The current COVID-19 crisis has changed the way we do things – both personally and professionally. But what it hasn’t changed is our connection to one another. We must keep physical distance, but that doesn’t mean we can’t be there for each other.
I’ve been overwhelmed by the support the Youngstown Area Jewish Federation is receiving, and by the stories from those we’re helping. I want to share a few of those stories with you.
A resident at Heritage Manor with dementia doesn’t see her grandsons much. They both live out of state. Staff members are helping her FaceTime with them. Each time she sees their faces on the screen she smiles and her eyes fill with tears. She says, “That’s one of the boys!” She is also able to see her great grandchildren run and play. Her grandsons appreciate the opportunity to talk with her and to see how she’s doing, especially now when they can’t travel to her.
Another resident, also with dementia, is amazed by the technology and that she’s able to see her daughter on the screen. Though she at first thinks it’s her sister, by the end of the conversation she knows it’s her daughter. Especially for dementia patients, keeping up this communication is critical, so they don’t forget their loved ones.
But the virtual communication doesn’t stop with families. Heritage Manor residents and Levy Gardens tenants were able to participate in a virtual Seder led by Rabbi Frank Muller. One said, “I thought that was tremendous. I never expected that. Rabbi Muller was excellent and really brought the holiday to me.”
Jewish Family Services and Jewish Community Center of Youngstown staff are reaching out to older adults in the community.
A homebound older adult from the Jewish community received a Passover basket from JFS and JCC. She said, “Thanks to you I didn't feel lonely and could celebrate Passover. I can't visit my family, but I know that I'm not alone.” That was just one of many calls saying the same.
One client, when asked what would make her happy, asked for one simple thing – a chocolate bunny. By the next day, JFS and JCC had collaborated and ensured she had five bunnies. This client has no family, and our outreach coordinator is the only person in the community she has contact with.
JFS has adapted to the need to stay physically distant by offering teletherapy to clients. One long term counseling client cried when the social distancing restrictions were put in place because she feared she would no longer be able to communicate with her therapist. She was assured they would keep in touch by phone.
Many people are grateful for the mobile meals provided by JFS and JCC in partnership with Direction Home of Eastern Ohio. Comments from callers who appreciate the meals include: "What a wonderful service to the community!" and "It's a God-send to me, because I can't cook!" We’re delivering 3,500 meals every week.

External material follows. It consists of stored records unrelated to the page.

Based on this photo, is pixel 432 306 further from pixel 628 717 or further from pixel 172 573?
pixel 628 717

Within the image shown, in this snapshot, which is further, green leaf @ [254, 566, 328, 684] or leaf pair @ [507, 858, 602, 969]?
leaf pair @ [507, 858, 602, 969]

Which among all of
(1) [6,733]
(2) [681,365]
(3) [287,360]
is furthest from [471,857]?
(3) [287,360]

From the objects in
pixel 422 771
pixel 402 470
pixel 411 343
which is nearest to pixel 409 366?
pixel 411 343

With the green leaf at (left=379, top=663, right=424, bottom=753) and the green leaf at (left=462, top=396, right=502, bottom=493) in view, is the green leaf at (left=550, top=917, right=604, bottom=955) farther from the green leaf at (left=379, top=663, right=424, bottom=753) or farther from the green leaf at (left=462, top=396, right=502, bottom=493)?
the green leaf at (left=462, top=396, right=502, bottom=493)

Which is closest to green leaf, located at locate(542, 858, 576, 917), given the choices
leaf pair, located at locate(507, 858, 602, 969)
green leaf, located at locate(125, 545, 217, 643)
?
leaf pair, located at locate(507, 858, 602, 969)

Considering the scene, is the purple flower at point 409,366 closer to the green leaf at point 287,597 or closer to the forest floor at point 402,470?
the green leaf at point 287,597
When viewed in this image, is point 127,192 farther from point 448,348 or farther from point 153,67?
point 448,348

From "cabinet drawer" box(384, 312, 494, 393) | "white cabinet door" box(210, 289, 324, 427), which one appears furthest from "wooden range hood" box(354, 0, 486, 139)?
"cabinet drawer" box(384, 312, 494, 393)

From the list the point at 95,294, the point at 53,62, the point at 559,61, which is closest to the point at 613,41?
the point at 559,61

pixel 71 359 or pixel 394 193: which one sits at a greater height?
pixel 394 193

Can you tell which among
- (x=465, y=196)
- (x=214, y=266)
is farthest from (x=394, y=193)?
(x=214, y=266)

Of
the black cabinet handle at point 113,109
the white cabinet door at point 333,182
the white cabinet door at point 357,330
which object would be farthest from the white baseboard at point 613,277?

And the Federation is offering a hotline to connect people with mental health assistance and other resources.
But we couldn’t do all of this without the help of the community. Donations to our Emergency Relief Fund are helping, as are donations of much-needed supplies. Donations of gloves, masks, fabric to make masks, gowns, shoe covers, caps, face shields, and sanitizer help us do the essential work we’re doing. I can’t thank all of these donors enough. We will get through this difficult time together. I am proud of the Federation staff, and our community. Please stay safe and be well. I look forward to the day we can open our physical doors again!